## Characterize the irreducibles in ZZ[sqrt(2)]

Characterize the irreducible elements in $\mathbb{Z}[\sqrt{2}]$.

Suppose $\zeta \in \mathbb{Z}[\sqrt{2}]$ is irreducible. By our proof of Theorem 8.5, it follows that $(\zeta) \supseteq (p)$ for some unique positive rational prime $p$. That is, $p = \zeta\eta$ for some $\eta \in \mathbb{Z}[\sqrt{2}]$. Now $p^2 = N(\zeta)N(\eta)$, so that either $N(\zeta) = \pm p$ or $N(\zeta) = \pm p^2$. (Recall that $N(\zeta)$ is a rational integer and not 1.) Let $\zeta = a+b\sqrt{2}$.

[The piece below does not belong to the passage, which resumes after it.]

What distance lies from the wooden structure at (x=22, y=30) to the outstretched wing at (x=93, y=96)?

Suppose $N(\zeta) = \pm p$. Then $\pm p = a^2 - 2b^2$, so that $a^2 - 2b^2$ is a rational prime.

Suppose $N(\zeta) = \pm p^2$. Now $N(\eta) = \pm 1$, so that (by Theorem 7.3) $\eta$ is a unit. (In Theorem 7.9 we saw that the units in $\mathbb{Z}[\sqrt{2}]$ have the form $\pm(1+\sqrt{2})^k$ where $k \in \mathbb{Z}$.) Thus $\zeta$ is an associate of $p$ in $\mathbb{Z}[\sqrt{2}]$. We claim that in this case, there does not exist a solution $(h,k)$ of the equation $h^2 - 2k^2 = \pm p$. If so, then $\pm p = (h+k\sqrt{2})(h-k\sqrt{2})$. But since $\pm p$ is irreducible, either $h+k\sqrt{2}$ or $h-k\sqrt{2}$ is a unit- so $p = \pm 1$, a contradiction.

In summary, if $\zeta = a+b\sqrt{2}$ is irreducible in $\mathbb{Z}[\sqrt{2}]$, then either (1) $N(\zeta) = \pm p$ is a rational prime or (2) $N(\zeta) = \pm p^2$ is the square of a rational prime and the equations $h^2-2k^2 = \pm p$ have no solutions $(h,k)$ in $\mathbb{Z}$.

Conversely, if $N(\zeta) = p$ is prime, then $\zeta$ is irreducible. If $N(\zeta = \pm p^2$ where $p$ is a rational prime and if $h^2-2k^2 = \pm p$ has no solution, then no element of $\mathbb{Z}[\sqrt{2}]$ has norm $\pm p$, so that $\zeta$ is irreducible.